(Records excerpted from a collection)
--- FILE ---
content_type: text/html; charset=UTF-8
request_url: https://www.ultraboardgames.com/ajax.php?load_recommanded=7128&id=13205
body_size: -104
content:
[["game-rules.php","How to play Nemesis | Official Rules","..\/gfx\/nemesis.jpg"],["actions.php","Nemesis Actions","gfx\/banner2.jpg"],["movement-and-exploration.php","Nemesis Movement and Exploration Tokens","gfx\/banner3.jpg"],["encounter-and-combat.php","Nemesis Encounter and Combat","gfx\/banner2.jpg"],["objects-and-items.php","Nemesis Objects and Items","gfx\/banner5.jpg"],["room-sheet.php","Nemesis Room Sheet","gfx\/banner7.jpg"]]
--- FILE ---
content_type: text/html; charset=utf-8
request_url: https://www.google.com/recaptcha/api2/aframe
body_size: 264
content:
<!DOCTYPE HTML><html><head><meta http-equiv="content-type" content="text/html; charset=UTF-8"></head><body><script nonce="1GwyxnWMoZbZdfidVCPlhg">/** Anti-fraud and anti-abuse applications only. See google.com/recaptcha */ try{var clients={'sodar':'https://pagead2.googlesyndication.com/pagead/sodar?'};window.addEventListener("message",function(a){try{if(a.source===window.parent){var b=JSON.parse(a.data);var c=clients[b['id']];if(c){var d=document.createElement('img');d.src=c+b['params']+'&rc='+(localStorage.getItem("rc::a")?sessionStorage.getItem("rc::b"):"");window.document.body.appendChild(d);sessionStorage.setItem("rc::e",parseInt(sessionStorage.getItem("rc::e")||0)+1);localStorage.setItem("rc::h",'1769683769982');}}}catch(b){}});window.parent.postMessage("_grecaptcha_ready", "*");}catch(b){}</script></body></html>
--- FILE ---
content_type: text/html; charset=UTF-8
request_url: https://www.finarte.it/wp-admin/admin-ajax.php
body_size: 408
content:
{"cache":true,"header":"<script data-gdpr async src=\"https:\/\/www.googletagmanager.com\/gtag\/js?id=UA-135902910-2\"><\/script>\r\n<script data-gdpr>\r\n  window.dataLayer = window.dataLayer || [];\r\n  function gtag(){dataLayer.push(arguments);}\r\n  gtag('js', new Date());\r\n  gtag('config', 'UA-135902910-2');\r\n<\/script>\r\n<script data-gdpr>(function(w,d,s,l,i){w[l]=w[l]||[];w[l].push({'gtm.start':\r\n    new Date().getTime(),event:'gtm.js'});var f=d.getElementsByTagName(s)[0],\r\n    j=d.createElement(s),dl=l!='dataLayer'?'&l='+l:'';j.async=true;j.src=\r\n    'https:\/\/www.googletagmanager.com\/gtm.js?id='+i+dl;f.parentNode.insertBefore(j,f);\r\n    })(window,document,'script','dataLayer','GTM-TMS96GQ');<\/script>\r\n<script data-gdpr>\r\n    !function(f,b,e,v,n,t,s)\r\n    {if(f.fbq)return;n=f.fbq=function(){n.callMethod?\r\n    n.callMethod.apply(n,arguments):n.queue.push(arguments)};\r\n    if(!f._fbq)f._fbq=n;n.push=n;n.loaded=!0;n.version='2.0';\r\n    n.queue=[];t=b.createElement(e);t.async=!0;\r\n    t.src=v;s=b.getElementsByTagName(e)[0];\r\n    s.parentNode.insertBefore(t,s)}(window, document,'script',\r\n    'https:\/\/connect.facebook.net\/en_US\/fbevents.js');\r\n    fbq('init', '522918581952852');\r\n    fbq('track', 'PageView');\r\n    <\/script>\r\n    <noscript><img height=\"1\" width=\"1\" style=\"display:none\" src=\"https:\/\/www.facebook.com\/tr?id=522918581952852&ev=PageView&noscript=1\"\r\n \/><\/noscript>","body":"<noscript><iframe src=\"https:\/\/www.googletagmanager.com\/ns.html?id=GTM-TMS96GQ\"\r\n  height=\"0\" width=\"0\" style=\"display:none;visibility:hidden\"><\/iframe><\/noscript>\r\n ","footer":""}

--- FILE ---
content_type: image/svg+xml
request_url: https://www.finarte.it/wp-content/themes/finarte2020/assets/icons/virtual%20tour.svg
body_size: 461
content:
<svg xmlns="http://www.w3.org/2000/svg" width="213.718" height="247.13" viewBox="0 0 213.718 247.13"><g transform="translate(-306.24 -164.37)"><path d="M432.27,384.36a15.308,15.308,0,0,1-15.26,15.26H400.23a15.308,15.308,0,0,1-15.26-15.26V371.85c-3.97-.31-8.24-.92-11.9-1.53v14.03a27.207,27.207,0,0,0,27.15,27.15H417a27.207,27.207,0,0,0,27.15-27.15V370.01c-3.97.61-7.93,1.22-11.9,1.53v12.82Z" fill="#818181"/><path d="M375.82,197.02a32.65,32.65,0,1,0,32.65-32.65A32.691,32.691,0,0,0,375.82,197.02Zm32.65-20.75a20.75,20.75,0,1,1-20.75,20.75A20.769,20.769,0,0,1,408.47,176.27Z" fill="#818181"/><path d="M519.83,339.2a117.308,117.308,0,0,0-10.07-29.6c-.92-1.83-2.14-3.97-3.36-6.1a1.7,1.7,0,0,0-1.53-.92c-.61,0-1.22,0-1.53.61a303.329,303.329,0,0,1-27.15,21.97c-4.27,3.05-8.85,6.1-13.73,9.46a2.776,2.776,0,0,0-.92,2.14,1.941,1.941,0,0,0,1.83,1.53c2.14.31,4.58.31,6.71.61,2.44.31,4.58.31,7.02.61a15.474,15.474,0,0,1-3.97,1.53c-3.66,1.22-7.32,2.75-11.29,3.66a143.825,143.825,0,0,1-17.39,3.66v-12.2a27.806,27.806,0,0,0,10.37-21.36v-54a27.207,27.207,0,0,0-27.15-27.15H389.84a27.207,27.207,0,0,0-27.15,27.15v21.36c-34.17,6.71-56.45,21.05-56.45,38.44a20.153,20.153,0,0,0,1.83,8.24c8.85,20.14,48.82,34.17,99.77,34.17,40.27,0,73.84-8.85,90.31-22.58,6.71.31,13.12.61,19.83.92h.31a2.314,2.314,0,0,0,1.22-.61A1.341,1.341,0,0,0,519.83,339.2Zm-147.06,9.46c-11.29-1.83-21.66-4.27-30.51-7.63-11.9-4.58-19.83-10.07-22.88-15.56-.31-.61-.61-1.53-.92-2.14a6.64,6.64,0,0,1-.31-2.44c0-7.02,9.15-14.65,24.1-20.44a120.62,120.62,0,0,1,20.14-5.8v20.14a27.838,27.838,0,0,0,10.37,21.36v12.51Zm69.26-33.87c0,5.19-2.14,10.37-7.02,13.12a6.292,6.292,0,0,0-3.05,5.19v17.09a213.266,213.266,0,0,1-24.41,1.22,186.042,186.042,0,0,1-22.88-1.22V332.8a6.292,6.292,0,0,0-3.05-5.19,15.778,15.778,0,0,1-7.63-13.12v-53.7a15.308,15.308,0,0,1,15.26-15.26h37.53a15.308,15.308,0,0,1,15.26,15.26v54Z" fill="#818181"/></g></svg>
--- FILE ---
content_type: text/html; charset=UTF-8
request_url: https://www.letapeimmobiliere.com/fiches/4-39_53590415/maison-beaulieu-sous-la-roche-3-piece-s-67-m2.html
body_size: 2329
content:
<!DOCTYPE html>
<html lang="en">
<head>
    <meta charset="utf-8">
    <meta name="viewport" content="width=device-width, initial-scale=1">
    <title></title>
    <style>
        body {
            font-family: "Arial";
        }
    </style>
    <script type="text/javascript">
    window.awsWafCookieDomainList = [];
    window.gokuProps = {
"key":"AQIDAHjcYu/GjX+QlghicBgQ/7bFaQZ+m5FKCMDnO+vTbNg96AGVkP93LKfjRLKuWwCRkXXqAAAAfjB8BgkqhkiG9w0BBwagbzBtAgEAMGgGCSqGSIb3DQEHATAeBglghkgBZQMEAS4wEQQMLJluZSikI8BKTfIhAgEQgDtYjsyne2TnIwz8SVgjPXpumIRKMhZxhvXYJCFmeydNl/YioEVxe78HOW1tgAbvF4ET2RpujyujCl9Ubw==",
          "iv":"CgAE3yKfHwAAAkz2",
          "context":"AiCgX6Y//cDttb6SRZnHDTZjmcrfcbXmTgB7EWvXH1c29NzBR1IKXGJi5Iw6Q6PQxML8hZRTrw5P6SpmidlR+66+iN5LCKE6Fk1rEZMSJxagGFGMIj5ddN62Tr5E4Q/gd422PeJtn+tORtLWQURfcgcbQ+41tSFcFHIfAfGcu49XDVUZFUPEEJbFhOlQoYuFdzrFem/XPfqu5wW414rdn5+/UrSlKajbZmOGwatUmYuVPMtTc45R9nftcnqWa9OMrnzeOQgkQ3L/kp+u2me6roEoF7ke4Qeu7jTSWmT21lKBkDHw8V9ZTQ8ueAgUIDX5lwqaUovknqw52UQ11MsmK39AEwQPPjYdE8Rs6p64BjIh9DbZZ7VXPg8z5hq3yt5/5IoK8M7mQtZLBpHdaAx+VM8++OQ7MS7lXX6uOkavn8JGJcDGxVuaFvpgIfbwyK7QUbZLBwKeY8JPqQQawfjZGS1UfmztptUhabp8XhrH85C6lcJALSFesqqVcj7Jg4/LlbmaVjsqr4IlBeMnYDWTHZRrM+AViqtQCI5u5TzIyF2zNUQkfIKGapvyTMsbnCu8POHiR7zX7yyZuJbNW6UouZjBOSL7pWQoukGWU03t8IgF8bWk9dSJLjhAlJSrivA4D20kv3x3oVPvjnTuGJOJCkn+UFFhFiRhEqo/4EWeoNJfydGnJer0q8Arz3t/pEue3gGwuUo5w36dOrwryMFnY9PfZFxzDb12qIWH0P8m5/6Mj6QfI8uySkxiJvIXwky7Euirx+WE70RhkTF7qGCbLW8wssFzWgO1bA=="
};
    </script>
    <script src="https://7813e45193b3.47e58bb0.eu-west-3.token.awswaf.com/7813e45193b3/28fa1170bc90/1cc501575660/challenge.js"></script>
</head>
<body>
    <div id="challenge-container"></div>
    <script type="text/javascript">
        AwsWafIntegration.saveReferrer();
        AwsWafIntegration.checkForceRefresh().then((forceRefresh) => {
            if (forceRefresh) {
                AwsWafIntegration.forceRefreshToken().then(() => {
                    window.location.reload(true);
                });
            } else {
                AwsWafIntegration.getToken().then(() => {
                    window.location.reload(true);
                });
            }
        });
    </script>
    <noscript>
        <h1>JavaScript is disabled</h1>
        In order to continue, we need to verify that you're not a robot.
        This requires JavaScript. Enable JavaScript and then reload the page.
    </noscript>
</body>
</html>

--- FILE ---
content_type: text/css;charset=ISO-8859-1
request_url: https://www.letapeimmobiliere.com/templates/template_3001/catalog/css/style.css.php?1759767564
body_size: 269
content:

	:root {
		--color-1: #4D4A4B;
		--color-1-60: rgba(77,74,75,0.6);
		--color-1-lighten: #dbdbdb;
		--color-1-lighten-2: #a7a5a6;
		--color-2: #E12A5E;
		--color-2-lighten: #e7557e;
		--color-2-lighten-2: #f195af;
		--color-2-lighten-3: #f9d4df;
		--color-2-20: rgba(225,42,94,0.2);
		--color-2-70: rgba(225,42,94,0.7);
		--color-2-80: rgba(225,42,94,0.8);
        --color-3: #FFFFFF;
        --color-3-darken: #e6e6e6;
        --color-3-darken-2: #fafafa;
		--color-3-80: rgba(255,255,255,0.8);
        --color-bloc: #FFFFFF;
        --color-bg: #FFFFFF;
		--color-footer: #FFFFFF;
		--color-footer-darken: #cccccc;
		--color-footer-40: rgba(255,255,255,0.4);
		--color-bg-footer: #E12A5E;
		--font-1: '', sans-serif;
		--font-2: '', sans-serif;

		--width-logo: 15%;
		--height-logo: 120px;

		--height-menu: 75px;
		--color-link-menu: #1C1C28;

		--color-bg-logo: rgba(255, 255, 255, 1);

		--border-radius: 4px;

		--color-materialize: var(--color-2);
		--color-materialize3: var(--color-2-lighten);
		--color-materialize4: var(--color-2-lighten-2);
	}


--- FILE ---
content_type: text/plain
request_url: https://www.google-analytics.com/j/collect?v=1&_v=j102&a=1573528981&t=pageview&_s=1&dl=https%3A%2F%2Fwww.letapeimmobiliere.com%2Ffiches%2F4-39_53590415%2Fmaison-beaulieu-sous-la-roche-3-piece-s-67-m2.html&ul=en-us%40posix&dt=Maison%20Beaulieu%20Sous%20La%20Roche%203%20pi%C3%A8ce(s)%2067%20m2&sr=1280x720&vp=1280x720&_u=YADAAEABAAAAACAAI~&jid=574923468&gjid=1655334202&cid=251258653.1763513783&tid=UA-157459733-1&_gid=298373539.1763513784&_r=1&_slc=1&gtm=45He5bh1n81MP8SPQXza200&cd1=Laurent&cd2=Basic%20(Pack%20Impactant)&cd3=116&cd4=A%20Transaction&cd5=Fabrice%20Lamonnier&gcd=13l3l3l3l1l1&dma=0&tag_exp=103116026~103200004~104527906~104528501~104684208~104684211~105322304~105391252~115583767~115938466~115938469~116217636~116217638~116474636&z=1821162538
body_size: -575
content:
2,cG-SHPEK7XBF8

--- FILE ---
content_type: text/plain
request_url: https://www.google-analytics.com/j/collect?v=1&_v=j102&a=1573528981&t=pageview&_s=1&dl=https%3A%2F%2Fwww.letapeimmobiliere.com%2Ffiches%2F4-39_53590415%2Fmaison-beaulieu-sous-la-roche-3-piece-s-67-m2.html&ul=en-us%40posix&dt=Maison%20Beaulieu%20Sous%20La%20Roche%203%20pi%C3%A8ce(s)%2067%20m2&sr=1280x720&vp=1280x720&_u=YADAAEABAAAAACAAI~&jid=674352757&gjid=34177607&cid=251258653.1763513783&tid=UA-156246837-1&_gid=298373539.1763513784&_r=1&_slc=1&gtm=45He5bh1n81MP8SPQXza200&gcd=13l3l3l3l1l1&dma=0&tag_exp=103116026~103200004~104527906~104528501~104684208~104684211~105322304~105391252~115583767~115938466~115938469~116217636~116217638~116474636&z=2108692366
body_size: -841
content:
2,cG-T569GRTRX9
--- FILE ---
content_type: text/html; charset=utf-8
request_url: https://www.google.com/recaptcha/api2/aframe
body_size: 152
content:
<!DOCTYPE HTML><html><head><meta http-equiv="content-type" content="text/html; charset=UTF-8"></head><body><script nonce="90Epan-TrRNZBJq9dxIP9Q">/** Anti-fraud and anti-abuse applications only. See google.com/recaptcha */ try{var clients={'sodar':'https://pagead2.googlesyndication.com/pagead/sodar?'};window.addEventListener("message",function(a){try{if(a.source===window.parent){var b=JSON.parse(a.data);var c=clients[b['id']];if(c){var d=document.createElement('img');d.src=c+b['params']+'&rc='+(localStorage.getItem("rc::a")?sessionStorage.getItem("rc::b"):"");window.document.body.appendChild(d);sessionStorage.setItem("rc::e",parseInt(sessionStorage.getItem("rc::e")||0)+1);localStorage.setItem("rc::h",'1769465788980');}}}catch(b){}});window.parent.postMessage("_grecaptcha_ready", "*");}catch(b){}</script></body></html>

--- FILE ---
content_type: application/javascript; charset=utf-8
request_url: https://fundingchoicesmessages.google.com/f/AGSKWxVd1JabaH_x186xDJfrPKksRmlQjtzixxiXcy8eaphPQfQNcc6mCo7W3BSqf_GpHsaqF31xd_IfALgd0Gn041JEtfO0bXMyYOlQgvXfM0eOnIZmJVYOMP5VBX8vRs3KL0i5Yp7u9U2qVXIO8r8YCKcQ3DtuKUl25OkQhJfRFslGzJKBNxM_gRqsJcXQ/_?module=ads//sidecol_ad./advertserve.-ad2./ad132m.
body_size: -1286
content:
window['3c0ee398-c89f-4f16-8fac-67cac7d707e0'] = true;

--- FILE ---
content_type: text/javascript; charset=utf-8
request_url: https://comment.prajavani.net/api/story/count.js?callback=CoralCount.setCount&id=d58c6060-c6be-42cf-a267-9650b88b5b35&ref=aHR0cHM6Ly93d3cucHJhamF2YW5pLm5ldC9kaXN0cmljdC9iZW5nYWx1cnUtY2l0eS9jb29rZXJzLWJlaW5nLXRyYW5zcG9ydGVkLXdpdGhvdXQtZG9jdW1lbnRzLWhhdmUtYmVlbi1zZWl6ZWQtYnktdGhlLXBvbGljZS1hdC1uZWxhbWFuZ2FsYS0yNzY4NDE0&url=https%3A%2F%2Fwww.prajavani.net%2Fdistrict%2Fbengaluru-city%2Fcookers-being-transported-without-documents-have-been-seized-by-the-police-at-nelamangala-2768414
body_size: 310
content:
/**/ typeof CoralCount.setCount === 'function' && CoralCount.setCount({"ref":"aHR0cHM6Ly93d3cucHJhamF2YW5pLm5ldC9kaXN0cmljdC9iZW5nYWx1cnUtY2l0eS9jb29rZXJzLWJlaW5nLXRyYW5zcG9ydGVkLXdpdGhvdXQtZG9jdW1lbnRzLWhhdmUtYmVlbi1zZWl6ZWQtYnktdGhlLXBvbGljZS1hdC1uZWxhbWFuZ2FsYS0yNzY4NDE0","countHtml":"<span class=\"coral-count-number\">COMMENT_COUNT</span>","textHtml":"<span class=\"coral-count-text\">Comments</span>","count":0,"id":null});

THE PROBLEM = From the data above, gather every line that includes the word "AwsWafIntegration".

TASK RESULT =
        AwsWafIntegration.saveReferrer();
        AwsWafIntegration.checkForceRefresh().then((forceRefresh) => {
                AwsWafIntegration.forceRefreshToken().then(() => {
                AwsWafIntegration.getToken().then(() => {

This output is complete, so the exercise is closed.